» **Parts of the exercise**:
1. From the article on the Battle of Moclín, transcribe the part that opens with the words containing "Part of the" and closes with "X of Castile.".
2. List every person named in the paragraph of the Battle of Moclín article that begins "In June 1280".
3. According to the Battle of Moclín article, what kept Alfonso X from going with his army on the campaign?

» **Text shown**:
Commanders and leaders
- Infante Sancho Gonzalo Ruiz Girón †: Muhammad II

Casualties and losses
- More than 2,800 killed: Figures unknown

= Battle of Moclín (1280) =

Part of the Reconquista

The Battle of Moclín, also known as the Disaster of Moclín took place in the Granadian municipality of Moclín on 23 June 1280. The battle pitted the troops of the Emirate of Granada, commanded by Muhammad II, the Sultan of Granada, against those of the Kingdom of Castile and the Kingdom of León who were composed mainly of mercenaries and of members of the Order of Santiago, being commanded by the contemporary grand master of the order Gonzalo Ruiz Girón and by Sancho, son of King Alfonso X of Castile.

== Background ==
Between February and March 1280, Alfonso X of Castile and his council convened a meeting in the city of Badajoz to finalize preparations for war against Muhammad II and the Emirate of Granada. Most of the members of the royal family were present at this meeting, except the queen, Violant of Aragon, who had become estranged from the king. Alfonso X ordered his forces to be gathered in the city of Córdoba, from where they would commence operations into the Vega de Granada. Alfonso was struck with an eye ailment and was unable to accompany his army on the campaign and instead stayed in the city of Córdoba.

== Battle ==
In June 1280, Sancho, son of Alfonso X of Castile directed the incursion into the Vega de Granada accompanied by, amongst others, Gonzalo Ruiz Girón, Grand Master of the Order of Santiago. Sancho ordered Gonzalo to proceed along with his retainers, Gil Gómez de Villalobos, abbot of Valladolid, and Fernán Enríquez and protect the troops stockpiling supplies for the army with an expeditionary force whilst he stayed at Alcalá la Real and awaited reinforcements. Upon returning from the aforementioned expedition, the Castilian and Leonese forces were attacked by Muslim forces under the command of Muhammad II who had been waiting in ambush around the city of Moclín.

Feigning flight, the Muslim troops stationed in Moclín drew the Castilian-Leonese troops to the spot where they had set their ambush. The Christian troops pursued those of Muhammad II who proceeded to cut off their means of retreat. The Muslim forces then attacked, defeating the Christian forces and inflicting heavy casualties.

The slaughter, referred to as the Disaster of Moclín, resulted in the deaths of over 2,800 Castilian-Leonese knights and soldiers and the deaths of most of the knights in the service of the Order of Santiago. The order's Grand Master, Gonzalo Ruiz Girón was mortally wounded in the action. When the infante Sancho heard news of the disaster, he ordered that the remaining troops under his command hold their ground, a move that prevented an overall rout and slaughter of all the Christian troops on the campaign.

» **Supplied information**:
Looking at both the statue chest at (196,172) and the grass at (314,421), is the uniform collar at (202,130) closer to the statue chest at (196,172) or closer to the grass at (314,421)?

» **Answers to the tasks**:
1.
Part of the Reconquista

The Battle of Moclín, also known as the Disaster of Moclín took place in the Granadian municipality of Moclín on 23 June 1280. The battle pitted the troops of the Emirate of Granada, commanded by Muhammad II, the Sultan of Granada, against those of the Kingdom of Castile and the Kingdom of León who were composed mainly of mercenaries and of members of the Order of Santiago, being commanded by the contemporary grand master of the order Gonzalo Ruiz Girón and by Sancho, son of King Alfonso X of Castile.

2.
Sancho
Alfonso X of Castile
Gonzalo Ruiz Girón
Gil Gómez de Villalobos
Fernán Enríquez
Muhammad II

3. He was struck with an eye ailment.